Taleb classifica essa situação como uma assimetria, em que o beneficiário pode obter lucros quando a ação se valoriza acima do preço de exercício (strike price), sem ter a mesma “pele em jogo” (skin in the game) que os acionistas, especialmente em cenários nos quais a opção está underwater — ou seja, quando o valor da ação é inferior ao preço de exercício.
Nesses casos, o beneficiário simplesmente não exerce a opção, enquanto o acionista vê seu ativo perder valor.
As Stock Options também são alvo de críticas por não conseguirem gerar efeitos de retenção eficazes em cenários de queda acentuada no valor das ações.
Nesses casos, quando as opções estão profundamente underwater, elas oferecem pouca ou nenhuma perspectiva de ganho para os participantes.
Embora alguns especialistas argumentem que esse contexto ainda promove certo alinhamento com os acionistas — dentro dos limites apontados por Taleb —, por outro lado, há o risco de que o componente de ILP (Incentivo de Longo Prazo) do pacote de remuneração se torne pouco atrativo, comprometendo seu papel como ferramenta de retenção.
Esse cenário contribuiu para o crescimento de outras estruturas de ILP, como as Ações Restritas (RSUs), as Performance Shares, as Phantom Shares e os planos de Matching (matching shares).
No Brasil, houve ainda toda a discussão em torno da natureza remuneratória ou mercantil das Stock Options, o que levou muitas empresas a evitarem esse tipo de estrutura, com o objetivo de reduzir riscos relacionados a passivos fiscais, previdenciários e trabalhistas.
Nesse movimento de revisão das Stock Options, algumas companhias passaram a buscar estruturas de ILP que estivessem diretamente vinculadas ao desempenho real da empresa — e, nesse contexto, os planos que utilizam o TSR (Total Shareholder Return) como indicador de performance ganharam protagonismo.
Limitações do uso do TSR em empresas de capital fechado
A aplicação do TSR como indicador de performance de ILP em empresas de capital fechado enfrenta sérias limitações. O principal obstáculo é a ausência de um preço de mercado publicamente conhecido e divulgado.

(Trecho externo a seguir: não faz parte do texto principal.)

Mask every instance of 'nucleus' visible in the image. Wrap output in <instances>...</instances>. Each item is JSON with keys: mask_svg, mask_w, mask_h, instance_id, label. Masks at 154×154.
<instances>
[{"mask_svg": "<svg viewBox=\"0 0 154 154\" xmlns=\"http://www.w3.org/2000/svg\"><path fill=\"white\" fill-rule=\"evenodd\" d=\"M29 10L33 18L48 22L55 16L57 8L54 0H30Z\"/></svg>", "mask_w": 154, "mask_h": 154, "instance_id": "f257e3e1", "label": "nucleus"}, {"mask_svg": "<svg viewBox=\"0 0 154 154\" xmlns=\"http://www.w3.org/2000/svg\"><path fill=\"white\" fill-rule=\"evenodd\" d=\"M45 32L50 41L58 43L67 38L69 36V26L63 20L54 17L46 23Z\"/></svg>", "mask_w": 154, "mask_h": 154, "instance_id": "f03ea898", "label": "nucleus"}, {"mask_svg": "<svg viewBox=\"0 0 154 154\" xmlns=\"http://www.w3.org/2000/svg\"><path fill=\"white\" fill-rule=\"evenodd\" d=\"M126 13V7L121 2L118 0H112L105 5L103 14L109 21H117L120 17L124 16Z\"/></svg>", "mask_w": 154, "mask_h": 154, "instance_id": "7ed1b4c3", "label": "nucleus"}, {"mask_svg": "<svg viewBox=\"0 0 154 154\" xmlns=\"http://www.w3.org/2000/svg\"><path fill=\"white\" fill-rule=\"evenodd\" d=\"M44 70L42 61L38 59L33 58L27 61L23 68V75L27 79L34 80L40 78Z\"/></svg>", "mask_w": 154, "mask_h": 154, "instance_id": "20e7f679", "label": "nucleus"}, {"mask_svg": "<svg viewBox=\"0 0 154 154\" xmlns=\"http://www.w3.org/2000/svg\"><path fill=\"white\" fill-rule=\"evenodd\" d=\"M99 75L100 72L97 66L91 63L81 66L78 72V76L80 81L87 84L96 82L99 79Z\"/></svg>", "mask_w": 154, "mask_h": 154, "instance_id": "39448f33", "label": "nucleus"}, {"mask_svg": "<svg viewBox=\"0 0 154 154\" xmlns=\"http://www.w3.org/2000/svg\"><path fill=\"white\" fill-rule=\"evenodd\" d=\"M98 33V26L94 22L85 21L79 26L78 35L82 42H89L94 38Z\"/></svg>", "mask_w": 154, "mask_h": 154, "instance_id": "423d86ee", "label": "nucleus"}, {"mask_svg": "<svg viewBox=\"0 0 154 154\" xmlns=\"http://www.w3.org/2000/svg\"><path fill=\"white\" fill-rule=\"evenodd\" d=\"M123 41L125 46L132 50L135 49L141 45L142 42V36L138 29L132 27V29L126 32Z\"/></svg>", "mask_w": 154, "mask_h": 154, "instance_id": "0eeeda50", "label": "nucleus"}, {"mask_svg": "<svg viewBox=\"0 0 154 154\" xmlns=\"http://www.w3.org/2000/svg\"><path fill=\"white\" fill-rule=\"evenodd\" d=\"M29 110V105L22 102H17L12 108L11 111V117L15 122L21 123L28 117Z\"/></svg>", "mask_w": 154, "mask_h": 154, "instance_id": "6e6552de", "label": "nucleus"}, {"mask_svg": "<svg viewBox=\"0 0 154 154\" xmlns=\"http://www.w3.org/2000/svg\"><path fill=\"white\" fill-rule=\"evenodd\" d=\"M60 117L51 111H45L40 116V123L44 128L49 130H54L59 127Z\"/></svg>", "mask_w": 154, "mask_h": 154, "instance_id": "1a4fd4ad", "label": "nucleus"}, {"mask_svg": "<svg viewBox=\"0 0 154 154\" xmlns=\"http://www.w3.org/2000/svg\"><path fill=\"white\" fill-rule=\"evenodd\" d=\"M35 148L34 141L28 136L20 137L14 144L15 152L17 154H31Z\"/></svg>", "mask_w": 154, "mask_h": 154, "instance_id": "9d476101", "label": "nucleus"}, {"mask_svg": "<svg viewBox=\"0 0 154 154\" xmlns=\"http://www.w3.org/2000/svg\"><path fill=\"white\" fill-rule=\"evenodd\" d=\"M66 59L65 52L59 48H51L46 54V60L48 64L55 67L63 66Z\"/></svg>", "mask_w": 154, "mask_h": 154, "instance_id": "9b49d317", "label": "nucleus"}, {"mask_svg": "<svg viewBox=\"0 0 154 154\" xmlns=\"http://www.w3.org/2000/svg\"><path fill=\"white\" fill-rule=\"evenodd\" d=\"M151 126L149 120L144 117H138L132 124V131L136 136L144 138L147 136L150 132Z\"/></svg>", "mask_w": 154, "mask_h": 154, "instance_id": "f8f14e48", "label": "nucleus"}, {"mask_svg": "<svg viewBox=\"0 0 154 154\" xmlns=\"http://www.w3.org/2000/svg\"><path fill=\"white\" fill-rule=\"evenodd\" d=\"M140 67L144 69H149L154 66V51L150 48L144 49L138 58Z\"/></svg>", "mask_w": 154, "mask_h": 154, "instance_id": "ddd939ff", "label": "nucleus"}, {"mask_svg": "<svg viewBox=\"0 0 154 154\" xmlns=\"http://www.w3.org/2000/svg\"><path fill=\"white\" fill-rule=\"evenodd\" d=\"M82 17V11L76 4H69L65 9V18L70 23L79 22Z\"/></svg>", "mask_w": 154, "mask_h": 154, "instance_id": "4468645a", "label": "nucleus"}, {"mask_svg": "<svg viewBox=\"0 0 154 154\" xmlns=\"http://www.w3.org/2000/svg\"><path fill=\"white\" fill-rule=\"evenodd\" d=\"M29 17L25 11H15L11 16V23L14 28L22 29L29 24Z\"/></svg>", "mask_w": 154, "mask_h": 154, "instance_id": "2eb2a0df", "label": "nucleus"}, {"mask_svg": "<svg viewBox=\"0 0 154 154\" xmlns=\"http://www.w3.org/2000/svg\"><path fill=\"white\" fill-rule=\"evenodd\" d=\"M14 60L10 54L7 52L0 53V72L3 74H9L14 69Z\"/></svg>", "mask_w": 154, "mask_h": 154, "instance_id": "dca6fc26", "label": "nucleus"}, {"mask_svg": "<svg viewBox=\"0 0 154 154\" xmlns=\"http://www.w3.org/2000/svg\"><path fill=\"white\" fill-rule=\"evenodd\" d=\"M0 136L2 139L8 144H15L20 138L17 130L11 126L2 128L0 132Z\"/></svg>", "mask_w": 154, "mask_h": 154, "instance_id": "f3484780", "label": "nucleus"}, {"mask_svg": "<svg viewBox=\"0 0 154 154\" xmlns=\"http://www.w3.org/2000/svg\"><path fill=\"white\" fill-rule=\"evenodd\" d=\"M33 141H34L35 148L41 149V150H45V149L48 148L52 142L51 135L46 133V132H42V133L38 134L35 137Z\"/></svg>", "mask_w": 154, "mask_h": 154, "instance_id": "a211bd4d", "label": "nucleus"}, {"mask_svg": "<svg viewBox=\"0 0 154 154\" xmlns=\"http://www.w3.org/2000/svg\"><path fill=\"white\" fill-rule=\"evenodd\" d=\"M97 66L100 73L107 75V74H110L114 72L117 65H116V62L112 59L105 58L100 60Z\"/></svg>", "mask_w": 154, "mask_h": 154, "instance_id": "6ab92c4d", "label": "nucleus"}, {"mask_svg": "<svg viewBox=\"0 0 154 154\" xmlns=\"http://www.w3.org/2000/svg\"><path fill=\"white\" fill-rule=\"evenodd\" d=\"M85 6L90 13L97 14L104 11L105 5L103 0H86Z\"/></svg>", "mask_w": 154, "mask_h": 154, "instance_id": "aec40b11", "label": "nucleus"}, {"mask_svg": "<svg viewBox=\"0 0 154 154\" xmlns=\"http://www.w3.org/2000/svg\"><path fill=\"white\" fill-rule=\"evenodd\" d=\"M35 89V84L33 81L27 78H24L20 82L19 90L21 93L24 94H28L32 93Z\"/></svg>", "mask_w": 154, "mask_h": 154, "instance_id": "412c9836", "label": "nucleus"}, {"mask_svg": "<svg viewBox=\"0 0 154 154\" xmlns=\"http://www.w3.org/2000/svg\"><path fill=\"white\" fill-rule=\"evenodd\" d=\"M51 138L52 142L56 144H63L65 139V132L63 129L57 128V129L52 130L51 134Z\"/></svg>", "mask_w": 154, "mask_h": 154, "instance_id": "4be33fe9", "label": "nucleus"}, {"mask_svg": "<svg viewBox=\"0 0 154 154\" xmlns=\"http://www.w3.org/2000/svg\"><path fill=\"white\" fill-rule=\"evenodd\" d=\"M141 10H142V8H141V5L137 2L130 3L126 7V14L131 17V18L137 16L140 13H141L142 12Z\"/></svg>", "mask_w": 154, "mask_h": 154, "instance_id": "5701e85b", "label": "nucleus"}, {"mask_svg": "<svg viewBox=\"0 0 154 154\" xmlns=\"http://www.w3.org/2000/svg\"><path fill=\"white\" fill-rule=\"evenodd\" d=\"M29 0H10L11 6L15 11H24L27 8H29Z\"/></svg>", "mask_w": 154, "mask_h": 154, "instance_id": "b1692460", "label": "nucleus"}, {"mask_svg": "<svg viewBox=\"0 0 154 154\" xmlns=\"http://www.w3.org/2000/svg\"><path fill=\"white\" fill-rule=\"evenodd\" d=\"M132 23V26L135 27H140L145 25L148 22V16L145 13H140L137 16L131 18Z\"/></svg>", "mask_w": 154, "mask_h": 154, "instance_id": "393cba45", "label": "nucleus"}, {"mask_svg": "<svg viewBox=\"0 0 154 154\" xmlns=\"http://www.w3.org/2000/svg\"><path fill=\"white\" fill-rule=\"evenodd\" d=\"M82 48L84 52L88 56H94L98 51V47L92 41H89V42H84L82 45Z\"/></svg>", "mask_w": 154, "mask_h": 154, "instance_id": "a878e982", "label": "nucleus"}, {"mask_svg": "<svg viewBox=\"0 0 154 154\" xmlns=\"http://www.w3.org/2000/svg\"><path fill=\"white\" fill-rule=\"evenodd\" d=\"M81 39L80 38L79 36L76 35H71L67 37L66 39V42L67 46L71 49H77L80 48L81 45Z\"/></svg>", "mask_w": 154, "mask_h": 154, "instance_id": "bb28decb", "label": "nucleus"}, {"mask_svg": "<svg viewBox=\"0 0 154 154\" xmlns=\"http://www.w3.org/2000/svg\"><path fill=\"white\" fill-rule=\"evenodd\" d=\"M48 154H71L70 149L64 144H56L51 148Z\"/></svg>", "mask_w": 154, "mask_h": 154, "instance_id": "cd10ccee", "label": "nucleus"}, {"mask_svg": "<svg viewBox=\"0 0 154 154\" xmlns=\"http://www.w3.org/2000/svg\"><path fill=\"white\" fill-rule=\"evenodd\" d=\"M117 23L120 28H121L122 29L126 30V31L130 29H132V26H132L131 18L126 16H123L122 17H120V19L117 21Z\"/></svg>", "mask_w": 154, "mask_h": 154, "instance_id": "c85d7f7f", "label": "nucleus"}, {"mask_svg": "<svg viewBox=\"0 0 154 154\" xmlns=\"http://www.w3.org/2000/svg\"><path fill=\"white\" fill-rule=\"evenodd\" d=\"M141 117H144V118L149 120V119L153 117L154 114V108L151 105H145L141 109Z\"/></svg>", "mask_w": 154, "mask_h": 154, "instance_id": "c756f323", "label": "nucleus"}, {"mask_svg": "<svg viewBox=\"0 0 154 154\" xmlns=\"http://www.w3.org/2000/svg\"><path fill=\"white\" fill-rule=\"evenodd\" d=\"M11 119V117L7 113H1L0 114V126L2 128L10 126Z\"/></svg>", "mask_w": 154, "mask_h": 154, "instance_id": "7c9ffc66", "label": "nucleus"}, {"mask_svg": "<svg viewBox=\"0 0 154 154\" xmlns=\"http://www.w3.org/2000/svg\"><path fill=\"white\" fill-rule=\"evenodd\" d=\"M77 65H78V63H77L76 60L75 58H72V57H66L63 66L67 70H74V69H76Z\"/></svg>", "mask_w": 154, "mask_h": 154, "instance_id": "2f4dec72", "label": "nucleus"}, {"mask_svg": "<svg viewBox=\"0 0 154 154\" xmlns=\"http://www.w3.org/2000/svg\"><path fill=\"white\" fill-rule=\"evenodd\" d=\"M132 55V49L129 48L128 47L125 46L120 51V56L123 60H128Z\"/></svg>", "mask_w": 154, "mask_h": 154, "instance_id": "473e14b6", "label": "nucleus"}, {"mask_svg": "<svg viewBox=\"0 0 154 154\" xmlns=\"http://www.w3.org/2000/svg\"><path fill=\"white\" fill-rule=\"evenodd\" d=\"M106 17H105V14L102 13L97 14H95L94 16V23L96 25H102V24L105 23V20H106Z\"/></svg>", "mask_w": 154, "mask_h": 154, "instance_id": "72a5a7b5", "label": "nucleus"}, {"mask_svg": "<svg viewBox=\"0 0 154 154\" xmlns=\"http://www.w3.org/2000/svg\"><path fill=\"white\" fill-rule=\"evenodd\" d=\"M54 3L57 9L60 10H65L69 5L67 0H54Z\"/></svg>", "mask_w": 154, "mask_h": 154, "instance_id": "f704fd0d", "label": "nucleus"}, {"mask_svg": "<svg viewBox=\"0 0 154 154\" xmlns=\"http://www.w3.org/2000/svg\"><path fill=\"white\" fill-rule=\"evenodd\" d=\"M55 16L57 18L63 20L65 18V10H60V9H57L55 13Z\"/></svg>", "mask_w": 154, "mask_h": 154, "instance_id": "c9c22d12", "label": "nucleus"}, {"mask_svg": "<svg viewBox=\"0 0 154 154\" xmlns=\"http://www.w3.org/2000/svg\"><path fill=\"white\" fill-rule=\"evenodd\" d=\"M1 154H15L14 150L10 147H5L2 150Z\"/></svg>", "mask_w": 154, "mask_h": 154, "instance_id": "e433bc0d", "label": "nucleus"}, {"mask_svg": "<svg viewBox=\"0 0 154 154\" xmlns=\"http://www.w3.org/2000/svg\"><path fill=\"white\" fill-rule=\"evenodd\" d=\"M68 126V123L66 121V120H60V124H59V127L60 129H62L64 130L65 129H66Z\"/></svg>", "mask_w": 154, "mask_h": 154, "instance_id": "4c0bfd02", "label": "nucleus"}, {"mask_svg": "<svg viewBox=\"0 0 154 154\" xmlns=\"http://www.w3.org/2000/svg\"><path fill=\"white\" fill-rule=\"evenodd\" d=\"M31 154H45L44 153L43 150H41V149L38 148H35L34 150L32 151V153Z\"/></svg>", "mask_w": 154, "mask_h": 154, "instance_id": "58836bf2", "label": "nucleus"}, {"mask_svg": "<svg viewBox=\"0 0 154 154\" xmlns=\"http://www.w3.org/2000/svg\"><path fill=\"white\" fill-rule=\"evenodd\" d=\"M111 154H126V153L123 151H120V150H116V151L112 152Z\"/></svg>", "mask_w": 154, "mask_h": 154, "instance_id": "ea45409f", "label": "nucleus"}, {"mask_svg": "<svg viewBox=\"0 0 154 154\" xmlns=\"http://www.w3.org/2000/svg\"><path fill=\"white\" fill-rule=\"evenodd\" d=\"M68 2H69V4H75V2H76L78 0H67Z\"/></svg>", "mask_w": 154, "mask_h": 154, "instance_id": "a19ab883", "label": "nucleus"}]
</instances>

Como o cálculo do TSR depende fundamentalmente da variação no preço do ativo e dos dividendos distribuídos ao longo de um período, seria necessário recorrer a alguma forma indireta de precificação (valuation) da ação no início e no fim do período de referência para que o TSR pudesse ser apurado.
No entanto, as abordagens de estimativa indireta do valor econômico de uma empresa tendem a ser pouco precisas e baseadas em uma série de premissas subjetivas.
Métodos como fluxo de caixa descontado, múltiplos de empresas comparáveis, entre outros, não oferecem o mesmo nível de transparência e objetividade que se obtém ao utilizar o valor de uma ação negociada em bolsa no cálculo do TSR.
Por essa razão, esse tipo de indicador é pouco utilizado — e, por que não dizer, pouco recomendado — em empresas de capital fechado que não tenham perspectivas concretas de um evento de liquidez.
Uma exceção positiva que conhecemos ocorre quando um investidor aporta capital em uma companhia com base em um valuation pré-estabelecido e exige um TSR definido como condição para retorno, a ser medido em um evento futuro de liquidez.
Nesses casos, transações reais de investimento são utilizadas para calcular o TSR de forma clara e objetiva.
A influência das agências ISS e Glass Lewis
Agências como a ISS (Institutional Shareholder Services) e a Glass Lewis têm reforçado a importância do uso do TSR como referência em programas de incentivo de longo prazo, especialmente através dos seus documentos de proxy voting guidelines, que orientam votos em assembleias de acionistas.
Por exemplo, segundo o documento Brazil Proxy Voting Guidelines da ISS:
- O TSR deve ser medido em períodos de 1 a 3 anos;
- As metas devem ser claras, desafiadoras e vinculadas ao desempenho futuro;
- É fundamental avaliar o equilíbrio entre remuneração fixa e variável;
- TSR positivo no período recente é considerado um bom sinal de desempenho.
Já a Glass Lewis também valoriza o uso do TSR, mas destaca boas práticas adicionais em seus relatórios:
- Múltiplas métricas de performance, sendo ao menos uma relativa, como o TSR frente a pares.
Afinal, o que é o Total Shareholder Return (TSR)?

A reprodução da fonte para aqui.